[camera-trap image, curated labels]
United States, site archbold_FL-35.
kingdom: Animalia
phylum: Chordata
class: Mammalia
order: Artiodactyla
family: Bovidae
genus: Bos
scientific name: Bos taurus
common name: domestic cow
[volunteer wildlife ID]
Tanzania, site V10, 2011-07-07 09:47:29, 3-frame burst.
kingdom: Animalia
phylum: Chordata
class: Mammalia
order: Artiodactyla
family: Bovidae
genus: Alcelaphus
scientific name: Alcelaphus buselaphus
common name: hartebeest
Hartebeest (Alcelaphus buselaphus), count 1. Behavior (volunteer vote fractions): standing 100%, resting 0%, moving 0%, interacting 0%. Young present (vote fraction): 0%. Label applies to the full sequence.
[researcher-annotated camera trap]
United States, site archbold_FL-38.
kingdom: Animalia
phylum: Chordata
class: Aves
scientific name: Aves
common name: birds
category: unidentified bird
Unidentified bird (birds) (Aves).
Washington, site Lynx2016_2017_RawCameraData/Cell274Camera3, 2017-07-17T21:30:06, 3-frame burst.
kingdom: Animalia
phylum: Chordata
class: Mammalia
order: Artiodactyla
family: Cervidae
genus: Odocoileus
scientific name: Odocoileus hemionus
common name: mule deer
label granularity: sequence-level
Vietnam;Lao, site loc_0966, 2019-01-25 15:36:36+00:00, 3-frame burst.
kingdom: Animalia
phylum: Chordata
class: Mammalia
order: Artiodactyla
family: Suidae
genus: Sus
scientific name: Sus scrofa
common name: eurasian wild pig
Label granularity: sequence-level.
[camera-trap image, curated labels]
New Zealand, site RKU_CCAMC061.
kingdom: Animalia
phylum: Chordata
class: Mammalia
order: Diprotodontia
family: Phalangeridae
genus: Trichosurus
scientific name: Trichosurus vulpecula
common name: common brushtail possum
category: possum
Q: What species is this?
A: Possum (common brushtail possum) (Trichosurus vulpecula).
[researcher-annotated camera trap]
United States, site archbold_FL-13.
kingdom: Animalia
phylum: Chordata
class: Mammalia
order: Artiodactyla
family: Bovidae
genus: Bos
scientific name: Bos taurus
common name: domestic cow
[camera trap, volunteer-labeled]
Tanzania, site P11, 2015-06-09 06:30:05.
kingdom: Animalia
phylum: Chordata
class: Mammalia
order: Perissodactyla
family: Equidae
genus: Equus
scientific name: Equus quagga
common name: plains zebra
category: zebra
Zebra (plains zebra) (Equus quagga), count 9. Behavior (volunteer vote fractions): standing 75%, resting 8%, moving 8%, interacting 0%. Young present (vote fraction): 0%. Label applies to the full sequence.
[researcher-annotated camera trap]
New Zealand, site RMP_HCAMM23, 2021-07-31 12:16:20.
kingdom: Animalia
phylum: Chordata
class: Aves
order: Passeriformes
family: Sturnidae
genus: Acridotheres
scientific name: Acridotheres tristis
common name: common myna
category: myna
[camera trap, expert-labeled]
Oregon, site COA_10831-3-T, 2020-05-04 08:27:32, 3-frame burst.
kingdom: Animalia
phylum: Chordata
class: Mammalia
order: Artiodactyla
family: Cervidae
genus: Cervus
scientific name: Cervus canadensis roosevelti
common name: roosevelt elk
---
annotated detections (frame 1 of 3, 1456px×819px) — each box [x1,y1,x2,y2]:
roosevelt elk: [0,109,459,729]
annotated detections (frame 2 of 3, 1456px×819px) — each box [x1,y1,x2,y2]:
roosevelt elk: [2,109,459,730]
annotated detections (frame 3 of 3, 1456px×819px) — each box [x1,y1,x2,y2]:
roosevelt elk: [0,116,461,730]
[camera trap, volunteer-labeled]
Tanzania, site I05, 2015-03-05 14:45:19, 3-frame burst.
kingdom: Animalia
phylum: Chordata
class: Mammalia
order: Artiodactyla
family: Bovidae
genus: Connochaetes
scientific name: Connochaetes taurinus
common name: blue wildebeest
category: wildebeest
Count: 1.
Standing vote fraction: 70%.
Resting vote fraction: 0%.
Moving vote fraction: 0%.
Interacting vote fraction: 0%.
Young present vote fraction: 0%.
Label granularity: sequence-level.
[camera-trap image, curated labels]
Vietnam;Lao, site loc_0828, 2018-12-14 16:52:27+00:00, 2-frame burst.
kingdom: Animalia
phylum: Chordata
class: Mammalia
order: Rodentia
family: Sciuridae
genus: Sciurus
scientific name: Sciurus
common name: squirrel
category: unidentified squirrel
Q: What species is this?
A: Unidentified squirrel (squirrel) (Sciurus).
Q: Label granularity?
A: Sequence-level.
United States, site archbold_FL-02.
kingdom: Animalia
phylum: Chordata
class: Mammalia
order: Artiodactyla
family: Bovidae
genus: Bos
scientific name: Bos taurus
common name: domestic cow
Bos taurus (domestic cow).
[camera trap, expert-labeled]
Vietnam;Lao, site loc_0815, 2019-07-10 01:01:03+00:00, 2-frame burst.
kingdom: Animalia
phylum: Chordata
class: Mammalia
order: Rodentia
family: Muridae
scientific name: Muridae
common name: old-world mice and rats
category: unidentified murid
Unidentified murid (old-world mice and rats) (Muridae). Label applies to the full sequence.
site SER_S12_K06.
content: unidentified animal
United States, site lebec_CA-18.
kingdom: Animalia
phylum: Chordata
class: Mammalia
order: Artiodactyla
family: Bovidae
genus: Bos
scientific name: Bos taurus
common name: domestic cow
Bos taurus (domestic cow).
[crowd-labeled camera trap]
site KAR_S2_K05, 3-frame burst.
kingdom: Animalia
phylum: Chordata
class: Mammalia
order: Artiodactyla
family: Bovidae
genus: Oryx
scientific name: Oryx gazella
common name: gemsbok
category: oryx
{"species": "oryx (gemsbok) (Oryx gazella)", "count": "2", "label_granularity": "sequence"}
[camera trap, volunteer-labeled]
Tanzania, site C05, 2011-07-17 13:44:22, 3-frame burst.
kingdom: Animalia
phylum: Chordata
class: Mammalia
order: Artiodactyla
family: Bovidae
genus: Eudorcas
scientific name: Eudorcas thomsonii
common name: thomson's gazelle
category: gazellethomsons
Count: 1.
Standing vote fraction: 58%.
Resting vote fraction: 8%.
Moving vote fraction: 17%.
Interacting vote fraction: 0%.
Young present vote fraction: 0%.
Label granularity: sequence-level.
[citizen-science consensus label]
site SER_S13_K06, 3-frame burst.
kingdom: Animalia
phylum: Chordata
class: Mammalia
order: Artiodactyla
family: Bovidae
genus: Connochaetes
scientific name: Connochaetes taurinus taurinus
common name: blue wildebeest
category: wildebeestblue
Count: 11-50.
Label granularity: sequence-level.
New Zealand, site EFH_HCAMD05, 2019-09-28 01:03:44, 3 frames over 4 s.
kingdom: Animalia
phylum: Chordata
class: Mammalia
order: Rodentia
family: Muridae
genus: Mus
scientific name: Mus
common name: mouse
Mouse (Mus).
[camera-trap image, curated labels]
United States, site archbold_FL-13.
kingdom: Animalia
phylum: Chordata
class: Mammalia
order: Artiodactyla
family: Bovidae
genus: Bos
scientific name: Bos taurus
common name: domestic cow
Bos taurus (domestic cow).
---------------
* [The problem]:
Please transcribe the data shown above in full, exactly as it stands.

* [Expected answer]:
[camera-trap image, curated labels]
United States, site archbold_FL-35.
kingdom: Animalia
phylum: Chordata
class: Mammalia
order: Artiodactyla
family: Bovidae
genus: Bos
scientific name: Bos taurus
common name: domestic cow
[volunteer wildlife ID]
Tanzania, site V10, 2011-07-07 09:47:29, 3-frame burst.
kingdom: Animalia
phylum: Chordata
class: Mammalia
order: Artiodactyla
family: Bovidae
genus: Alcelaphus
scientific name: Alcelaphus buselaphus
common name: hartebeest
Hartebeest (Alcelaphus buselaphus), count 1. Behavior (volunteer vote fractions): standing 100%, resting 0%, moving 0%, interacting 0%. Young present (vote fraction): 0%. Label applies to the full sequence.
[researcher-annotated camera trap]
United States, site archbold_FL-38.
kingdom: Animalia
phylum: Chordata
class: Aves
scientific name: Aves
common name: birds
category: unidentified bird
Unidentified bird (birds) (Aves).
Washington, site Lynx2016_2017_RawCameraData/Cell274Camera3, 2017-07-17T21:30:06, 3-frame burst.
kingdom: Animalia
phylum: Chordata
class: Mammalia
order: Artiodactyla
family: Cervidae
genus: Odocoileus
scientific name: Odocoileus hemionus
common name: mule deer
label granularity: sequence-level
Vietnam;Lao, site loc_0966, 2019-01-25 15:36:36+00:00, 3-frame burst.
kingdom: Animalia
phylum: Chordata
class: Mammalia
order: Artiodactyla
family: Suidae
genus: Sus
scientific name: Sus scrofa
common name: eurasian wild pig
Label granularity: sequence-level.
[camera-trap image, curated labels]
New Zealand, site RKU_CCAMC061.
kingdom: Animalia
phylum: Chordata
class: Mammalia
order: Diprotodontia
family: Phalangeridae
genus: Trichosurus
scientific name: Trichosurus vulpecula
common name: common brushtail possum
category: possum
Q: What species is this?
A: Possum (common brushtail possum) (Trichosurus vulpecula).
[researcher-annotated camera trap]
United States, site archbold_FL-13.
kingdom: Animalia
phylum: Chordata
class: Mammalia
order: Artiodactyla
family: Bovidae
genus: Bos
scientific name: Bos taurus
common name: domestic cow
[camera trap, volunteer-labeled]
Tanzania, site P11, 2015-06-09 06:30:05.
kingdom: Animalia
phylum: Chordata
class: Mammalia
order: Perissodactyla
family: Equidae
genus: Equus
scientific name: Equus quagga
common name: plains zebra
category: zebra
Zebra (plains zebra) (Equus quagga), count 9. Behavior (volunteer vote fractions): standing 75%, resting 8%, moving 8%, interacting 0%. Young present (vote fraction): 0%. Label applies to the full sequence.
[researcher-annotated camera trap]
New Zealand, site RMP_HCAMM23, 2021-07-31 12:16:20.
kingdom: Animalia
phylum: Chordata
class: Aves
order: Passeriformes
family: Sturnidae
genus: Acridotheres
scientific name: Acridotheres tristis
common name: common myna
category: myna
[camera trap, expert-labeled]
Oregon, site COA_10831-3-T, 2020-05-04 08:27:32, 3-frame burst.
kingdom: Animalia
phylum: Chordata
class: Mammalia
order: Artiodactyla
family: Cervidae
genus: Cervus
scientific name: Cervus canadensis roosevelti
common name: roosevelt elk
---
annotated detections (frame 1 of 3, 1456px×819px) — each box [x1,y1,x2,y2]:
roosevelt elk: [0,109,459,729]
annotated detections (frame 2 of 3, 1456px×819px) — each box [x1,y1,x2,y2]:
roosevelt elk: [2,109,459,730]
annotated detections (frame 3 of 3, 1456px×819px) — each box [x1,y1,x2,y2]:
roosevelt elk: [0,116,461,730]
[camera trap, volunteer-labeled]
Tanzania, site I05, 2015-03-05 14:45:19, 3-frame burst.
kingdom: Animalia
phylum: Chordata
class: Mammalia
order: Artiodactyla
family: Bovidae
genus: Connochaetes
scientific name: Connochaetes taurinus
common name: blue wildebeest
category: wildebeest
Count: 1.
Standing vote fraction: 70%.
Resting vote fraction: 0%.
Moving vote fraction: 0%.
Interacting vote fraction: 0%.
Young present vote fraction: 0%.
Label granularity: sequence-level.
[camera-trap image, curated labels]
Vietnam;Lao, site loc_0828, 2018-12-14 16:52:27+00:00, 2-frame burst.
kingdom: Animalia
phylum: Chordata
class: Mammalia
order: Rodentia
family: Sciuridae
genus: Sciurus
scientific name: Sciurus
common name: squirrel
category: unidentified squirrel
Q: What species is this?
A: Unidentified squirrel (squirrel) (Sciurus).
Q: Label granularity?
A: Sequence-level.
United States, site archbold_FL-02.
kingdom: Animalia
phylum: Chordata
class: Mammalia
order: Artiodactyla
family: Bovidae
genus: Bos
scientific name: Bos taurus
common name: domestic cow
Bos taurus (domestic cow).
[camera trap, expert-labeled]
Vietnam;Lao, site loc_0815, 2019-07-10 01:01:03+00:00, 2-frame burst.
kingdom: Animalia
phylum: Chordata
class: Mammalia
order: Rodentia
family: Muridae
scientific name: Muridae
common name: old-world mice and rats
category: unidentified murid
Unidentified murid (old-world mice and rats) (Muridae). Label applies to the full sequence.
site SER_S12_K06.
content: unidentified animal
United States, site lebec_CA-18.
kingdom: Animalia
phylum: Chordata
class: Mammalia
order: Artiodactyla
family: Bovidae
genus: Bos
scientific name: Bos taurus
common name: domestic cow
Bos taurus (domestic cow).
[crowd-labeled camera trap]
site KAR_S2_K05, 3-frame burst.
kingdom: Animalia
phylum: Chordata
class: Mammalia
order: Artiodactyla
family: Bovidae
genus: Oryx
scientific name: Oryx gazella
common name: gemsbok
category: oryx
{"species": "oryx (gemsbok) (Oryx gazella)", "count": "2", "label_granularity": "sequence"}
[camera trap, volunteer-labeled]
Tanzania, site C05, 2011-07-17 13:44:22, 3-frame burst.
kingdom: Animalia
phylum: Chordata
class: Mammalia
order: Artiodactyla
family: Bovidae
genus: Eudorcas
scientific name: Eudorcas thomsonii
common name: thomson's gazelle
category: gazellethomsons
Count: 1.
Standing vote fraction: 58%.
Resting vote fraction: 8%.
Moving vote fraction: 17%.
Interacting vote fraction: 0%.
Young present vote fraction: 0%.
Label granularity: sequence-level.
[citizen-science consensus label]
site SER_S13_K06, 3-frame burst.
kingdom: Animalia
phylum: Chordata
class: Mammalia
order: Artiodactyla
family: Bovidae
genus: Connochaetes
scientific name: Connochaetes taurinus taurinus
common name: blue wildebeest
category: wildebeestblue
Count: 11-50.
Label granularity: sequence-level.
New Zealand, site EFH_HCAMD05, 2019-09-28 01:03:44, 3 frames over 4 s.
kingdom: Animalia
phylum: Chordata
class: Mammalia
order: Rodentia
family: Muridae
genus: Mus
scientific name: Mus
common name: mouse
Mouse (Mus).
[camera-trap image, curated labels]
United States, site archbold_FL-13.
kingdom: Animalia
phylum: Chordata
class: Mammalia
order: Artiodactyla
family: Bovidae
genus: Bos
scientific name: Bos taurus
common name: domestic cow
Bos taurus (domestic cow).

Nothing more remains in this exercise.